11. The evidence contained in the Home Office bundles for the first and third appellants indicates that this was the first appellant’s fifth application for a family permit having been refused on similar grounds relating to lack of evidence and the sponsor’s ability to support so many dependents on four previous occasions (13/08/19, 14/11/19, 17/01/20, and 25/02/20). This was the third appellant’s sixth application for a family permit having been refused on similar grounds on five previous occasions (01/07/19, 13/08/19, 23/09/19, 27/12/19, and 11/02/20).
12. The consistent theme throughout the previous decisions refusing a family permit was that the appellants had not produced sufficient evidence to give a clear picture of their family circumstances or to show that it was more likely than not that they were dependent on the EEA sponsor for their essential living needs.
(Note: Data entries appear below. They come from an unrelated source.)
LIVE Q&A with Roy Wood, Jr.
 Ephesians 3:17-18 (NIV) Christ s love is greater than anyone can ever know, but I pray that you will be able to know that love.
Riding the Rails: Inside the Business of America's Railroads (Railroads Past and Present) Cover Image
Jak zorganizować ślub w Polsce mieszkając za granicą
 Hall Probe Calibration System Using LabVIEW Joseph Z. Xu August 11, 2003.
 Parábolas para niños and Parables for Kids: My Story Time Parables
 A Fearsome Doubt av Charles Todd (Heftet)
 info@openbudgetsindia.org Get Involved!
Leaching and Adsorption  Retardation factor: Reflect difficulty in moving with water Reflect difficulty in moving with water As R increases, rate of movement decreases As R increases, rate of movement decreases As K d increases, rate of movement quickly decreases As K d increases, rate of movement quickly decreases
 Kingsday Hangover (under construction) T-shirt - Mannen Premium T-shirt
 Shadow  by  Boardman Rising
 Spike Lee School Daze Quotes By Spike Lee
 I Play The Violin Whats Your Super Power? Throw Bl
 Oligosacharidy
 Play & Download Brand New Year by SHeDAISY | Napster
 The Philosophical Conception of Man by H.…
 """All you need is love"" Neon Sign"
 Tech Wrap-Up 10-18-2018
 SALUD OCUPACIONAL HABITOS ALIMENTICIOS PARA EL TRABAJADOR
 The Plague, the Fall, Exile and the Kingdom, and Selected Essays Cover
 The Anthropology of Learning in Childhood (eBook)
13. In relation to the first ground of appeal, Mr Nicholson referred to various pieces of evidence contained in the appellants’ bundle, which he said indicated that the appellants were likely to be living in the EEA sponsor’s house in Pakistan and were dependent upon him. The fact that the appellants both gave their address in the application form care of the town post office in Jaurah was not proof that they lived in the same house let alone the sponsor’s house. While recognising that in small towns and villages houses in Pakistan might not be identified in the same detail as in the UK, on the face of it, the addresses outlined at paragraph 6 of the grounds of appeal for the appellants and the land owned by the sponsor are not the same. The land ownership document was mentioned in a previous decision letter and only went so far as to show that the sponsor owned land in the area. The fact that the third appellant’s bank statement also gave the name of the town as Jaurah did not take matters any further in terms of proving that she lived in a house owned by the sponsor.
14. The appellants’ bundle contained a letter that was said to be from the Office of the Union Council Jaurah. The letter dated 23 October 2019 was entitled ‘Separation Certificate’. It purported to certify that the first appellant was separated from her husband and was living in her brother’s residence. It stated that ‘she is totally depending on her brother’. The letter amounted to little more than a bare assertion. It did not identify the writer and did not explain how an unnamed official from the Union Council might know this information.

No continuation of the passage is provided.